Lotil smiled. "Look at your cloak, the one from the featherworker in Nexal. What do you note about it?"

Erix removed the garment and spread it on her lap. Halloran, too, leaned over to look at it closely. "It's even more beautiful than I remembered," she said. She ran her fingers along the brilliant plumage, tracing strands of red, green, white, and blue. Each color formed a long, narrow plume, which overlaid others of the same and different colors.

The whole cloak, unfolded, covered a fan-shaped area some five feet long by an equal width at its full extent. It was several inches thick, with a light, airy mass that nonetheless seemed well-padded.

But Erix was busy following the strands of color together, toward the apex of the cape. Each quill joined its neighbors into a single plume, and these plumes merged again higher up on the cloak. At the top, she noticed as she carefully ran her fingers along the cloak, all of the feathers merged into one strong, supple stem.

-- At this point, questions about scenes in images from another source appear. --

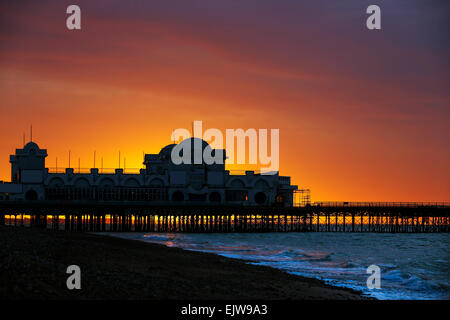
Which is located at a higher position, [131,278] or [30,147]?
[30,147]

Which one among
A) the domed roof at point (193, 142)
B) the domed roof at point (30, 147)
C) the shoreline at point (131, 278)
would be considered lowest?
the shoreline at point (131, 278)

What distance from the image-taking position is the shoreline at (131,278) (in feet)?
60.1

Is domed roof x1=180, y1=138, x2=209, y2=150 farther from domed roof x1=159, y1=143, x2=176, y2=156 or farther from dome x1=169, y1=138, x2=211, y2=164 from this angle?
domed roof x1=159, y1=143, x2=176, y2=156

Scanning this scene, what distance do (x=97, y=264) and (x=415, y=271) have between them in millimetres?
24952

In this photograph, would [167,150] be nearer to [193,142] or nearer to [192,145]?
[192,145]

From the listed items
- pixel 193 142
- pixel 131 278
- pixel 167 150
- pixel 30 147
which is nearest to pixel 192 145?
pixel 193 142

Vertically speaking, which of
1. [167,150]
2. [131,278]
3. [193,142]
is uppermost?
[193,142]

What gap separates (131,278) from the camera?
22.0 metres

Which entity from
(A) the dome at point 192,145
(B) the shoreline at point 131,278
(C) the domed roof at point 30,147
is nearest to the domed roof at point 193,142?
(A) the dome at point 192,145

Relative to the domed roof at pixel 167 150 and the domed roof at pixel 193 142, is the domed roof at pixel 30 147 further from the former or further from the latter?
the domed roof at pixel 193 142

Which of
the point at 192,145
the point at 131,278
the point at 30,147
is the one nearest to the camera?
the point at 131,278

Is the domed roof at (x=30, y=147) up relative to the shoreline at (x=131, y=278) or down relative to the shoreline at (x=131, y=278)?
up
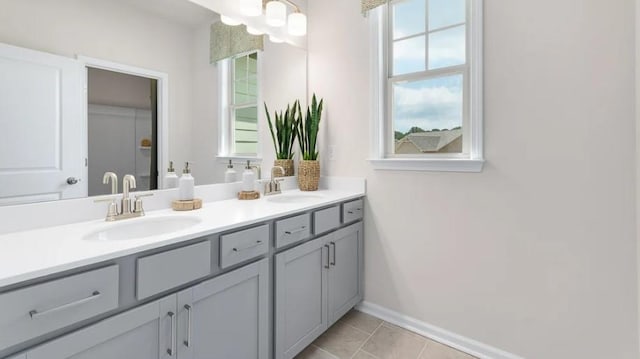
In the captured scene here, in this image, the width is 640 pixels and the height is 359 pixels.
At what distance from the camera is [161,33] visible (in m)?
1.58

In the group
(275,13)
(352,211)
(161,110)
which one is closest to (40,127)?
(161,110)

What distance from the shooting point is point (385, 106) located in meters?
2.10

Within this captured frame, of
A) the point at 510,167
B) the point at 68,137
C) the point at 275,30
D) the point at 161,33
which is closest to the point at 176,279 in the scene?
the point at 68,137

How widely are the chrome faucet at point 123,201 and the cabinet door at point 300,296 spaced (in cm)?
68

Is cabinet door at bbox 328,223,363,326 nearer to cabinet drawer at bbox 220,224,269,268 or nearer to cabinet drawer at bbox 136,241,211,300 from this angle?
cabinet drawer at bbox 220,224,269,268

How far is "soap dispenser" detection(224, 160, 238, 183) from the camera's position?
1909 mm

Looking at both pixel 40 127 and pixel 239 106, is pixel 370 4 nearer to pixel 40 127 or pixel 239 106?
pixel 239 106

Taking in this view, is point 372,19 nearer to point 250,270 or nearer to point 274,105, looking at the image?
point 274,105

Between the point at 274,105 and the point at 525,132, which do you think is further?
the point at 274,105

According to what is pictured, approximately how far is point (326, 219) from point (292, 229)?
29cm

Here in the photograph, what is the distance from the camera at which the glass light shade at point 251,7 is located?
6.21ft

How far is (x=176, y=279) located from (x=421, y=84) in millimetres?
A: 1734

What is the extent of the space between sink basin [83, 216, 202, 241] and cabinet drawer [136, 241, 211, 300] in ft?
0.73

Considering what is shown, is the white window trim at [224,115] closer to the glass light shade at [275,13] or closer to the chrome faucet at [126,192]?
the glass light shade at [275,13]
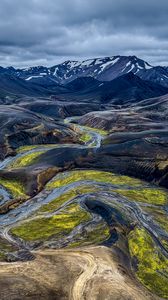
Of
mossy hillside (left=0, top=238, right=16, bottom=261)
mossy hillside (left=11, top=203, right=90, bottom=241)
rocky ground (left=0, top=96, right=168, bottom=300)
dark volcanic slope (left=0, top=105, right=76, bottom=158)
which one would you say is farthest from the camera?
dark volcanic slope (left=0, top=105, right=76, bottom=158)

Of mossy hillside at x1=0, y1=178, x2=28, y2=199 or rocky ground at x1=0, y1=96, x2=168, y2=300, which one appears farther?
mossy hillside at x1=0, y1=178, x2=28, y2=199

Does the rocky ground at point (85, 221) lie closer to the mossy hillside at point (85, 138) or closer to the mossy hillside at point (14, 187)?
the mossy hillside at point (14, 187)

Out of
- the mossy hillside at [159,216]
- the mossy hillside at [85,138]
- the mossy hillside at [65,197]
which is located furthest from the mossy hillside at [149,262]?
the mossy hillside at [85,138]

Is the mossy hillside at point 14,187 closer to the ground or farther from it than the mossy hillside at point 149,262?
closer to the ground

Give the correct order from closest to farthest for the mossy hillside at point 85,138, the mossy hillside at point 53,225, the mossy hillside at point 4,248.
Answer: the mossy hillside at point 4,248 < the mossy hillside at point 53,225 < the mossy hillside at point 85,138

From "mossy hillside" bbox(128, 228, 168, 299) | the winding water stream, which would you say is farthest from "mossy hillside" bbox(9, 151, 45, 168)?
"mossy hillside" bbox(128, 228, 168, 299)

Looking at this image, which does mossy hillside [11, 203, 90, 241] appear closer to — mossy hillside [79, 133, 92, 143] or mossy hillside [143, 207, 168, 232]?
mossy hillside [143, 207, 168, 232]

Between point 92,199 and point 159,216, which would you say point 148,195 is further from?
point 92,199
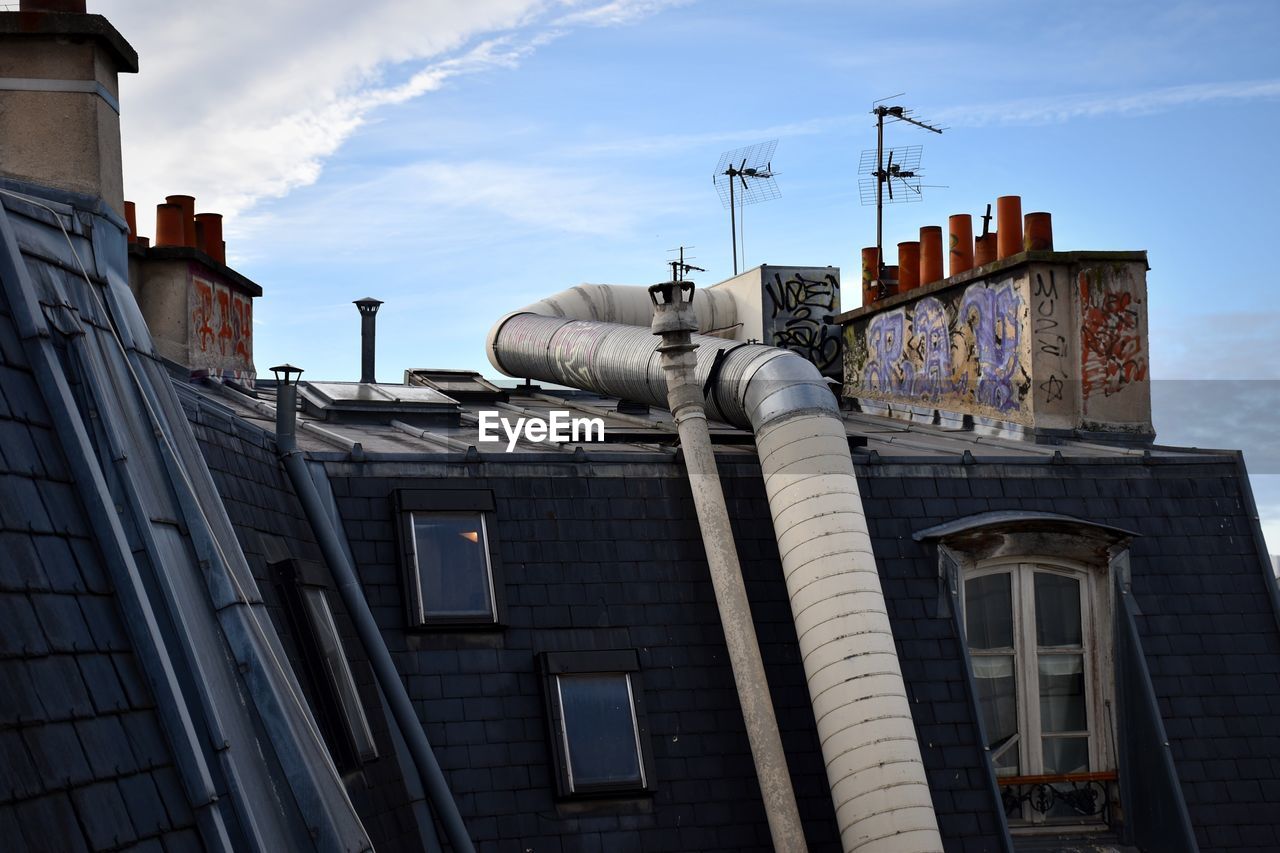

"It's a single, giant feather!" she said, astonished. "But from what?"

"What indeed?" asked Lotil, his face creaking into an amused grin.

"What do you mean?" interrupted Hal. "So it's a single feather. So what?"

"The Cloak of One Plume is the gift of Qotal himself, the second harbinger of his return. I have known since you returned to me," said Lotil softly.

"His gift, like the return of the couatl, is his mark upon you. You are his chosen one. Keep this cloak safe, my dearest. There will be a time when it shall give you the blessing of Qotal."

"But chosen for what?" Erix snapped, frightened. "What do you mean? Why do I have this cloak? Just to see disaster before us?"

"Perhaps it has been given that you can do something to avoid that disaster," suggested Lotil quietly.

"But what? How can I?"

"Maybe we can do something!" Hal pressed his fists against his forehead, seeing Erixitl's agony, her absolute conviction that she had foreseen catastrophe. He thought for a moment, seeking some sort of a plan, and then spoke impulsively.

"You said that, under the glow of a full moon, Naltecona was killed by the legion atop the palace of Axalt. Well, what if he never goes to the roof? What if he's out of the palace altogether?"

Halloran quickly warmed to his topic, yet he needed to convince himself that his idea was not mere madness. "Perhaps we can rescue Naltecona, and get him to safety. If we can find Poshtli and get his help, we just might have a chance."

"But how? Break into the palace, through the legion's guards?" Erixitl's initial look of hope fell as she considered the obstacles.

"Didn't Poshtli tell us something about secret passages in those palaces? Remember, when we first got to Nexal. Maybe he knows where some of them are!"

Erixitl wondered at the thought, surprised as Lotil spoke. "Go to the door, daughter, Tell me where the moon is now."

"It's low in the east."

"Some time past sunset, correct? I feel the evening chill."

"Yes."

"Well, then," said the featherworker, turning his wrinkled face from Erixitl to Halloran and back again. "It would seem that you have about three days until it is full."

***

The priests dragged the Kultakan warrior forward, and Shatil saw that the victim was merely a strapping youth, too inexperienced to avoid capture by the retreating Nexalans at Palul. The sun touched the horizon as the scarred, gaunt clerics stretched him across the altar. Shatil's knife fell once, and then he raised the youth's heart to the great warrior statue of Zaltec.